(VERSIÓN BREVE DE LA RESEÑA)
Alguien cuenta una historia. La suya. Una historia dentro de una ciudad, La Ciudad, la misma que se recorre por fuera y por dentro, desde los caminos y los desvíos; un espacio alternativo con cuatro rascacielos y una sociedad dividida donde los caníbales, en realidad, no son los depredadores ni los humillados, en el fondo, quienes como tales son señalados. Una historia con una certeza: nada es lo que parece, aunque nada es falso; y un hecho: la impotencia barre las esperanzas. Alguien, da igual quién, cuenta una historia sobre la degeneración, así, en general; una historia que, a grandes rasgos, no deja de ser una historia de monstruos, o sea, de humanos.
Vuelve Víctor Álamo de la Rosa. Tras El pacto de las viudas (2019), el autor de siempre, el magistral orfebre de la palabra, vuelve; el creador de figuras lingüísticas admirables por su singularidad, que conceden a su escritura una señal indeleble de identidad, vuelve; y lo hace en esta ocasión con una prodigiosa novela que, en sí misma, es un extraordinario ejercicio sobre cómo hacer literatura en el más amplio sentido de la palabra, pues no se sujeta a ninguna clasificación de las conocidas: tan pronto la leemos en clave de novela social como nos damos cuenta de que, en realidad, es una novela psicológica; en ocasiones, aparece como simbólica y, en no pocos instantes, se muestra como una obra de suspense; no faltan las páginas románticas ni las que cabría ubicar dentro de la fantasía, tampoco las terroríficas; a veces percibimos que aquello que leemos es propio de la novela negra; y del drama, y del realismo, y…
Vuelve, repito, nuestro autor. Atrás quedan los títulos de su particular archipiélago herreño narrativo (1991-2013), con sus islas mayores (El humilladero, El año de la seca, Campiro que, Terramores, La cueva de los leprosos e Isla Nada) e islas menores (los relatos de Las mareas brujas o Mareas y marmullos), obras todas que lo han encumbrado y que han mostrado cómo era posible concebir en un diminuto espacio atlántico un lugar mítico donde todo, atado a la realidad y deudor de la más ancestral tradición, con sus marcas de identidad e idiosincrasia, se pudiera configurar bajo los parámetros propios de una alegoría que, de alguna manera, no solo nos vemos reflejados en ella cuantos habitamos y contemplamos el día a día de este rincón oceánico, sino que trasciende el ámbito geográfico para asentarse en el cultural.
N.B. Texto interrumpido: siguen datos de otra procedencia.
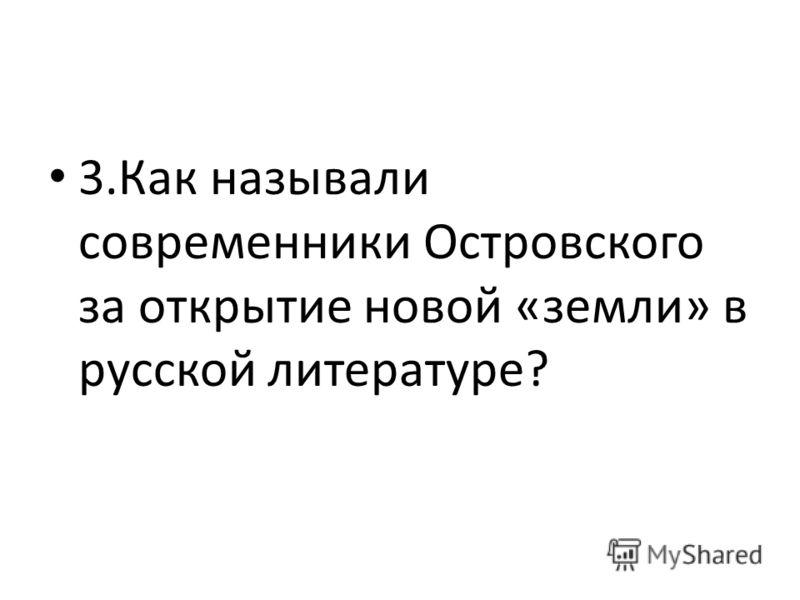 3.Как называли современники Островского за открытие новой «земли» в русской литературе?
Tan hispánico y homólogo son su Rijalbo y Masilva como la Comala de Rulfo o la célebre Macondo de García Márquez.
Atrás queda Todas las personas que mueren de amor (2015), donde vislumbro un experimento necesario para sentar una nueva prosa sobre otras referencias: los mismos temas, pero contados desde otros prismas. Es una novela de transición, un puente, donde el autor necesita dejar claro que atrás queda una etapa y que en su voluntad se asienta el deseo de iniciar otra. Por eso, cambian los lugares, cambian los personajes (más obsesivos, más introvertidos, más perturbados), cambia incluso el tiempo histórico (consolidando en el lector la idea de relato inspirado en la actualidad, frente al relato del pasado de las obras herreñas y el relato futurible de las novelas posteriores); cambia incluso el narrador, que ahora se vuelve más personal, más protagonista, más sujeto a esa primera persona del singular que se convierte en un recurso gramatical para que el relato adquiera, en su faceta connotativa, más tintes autobiográficos.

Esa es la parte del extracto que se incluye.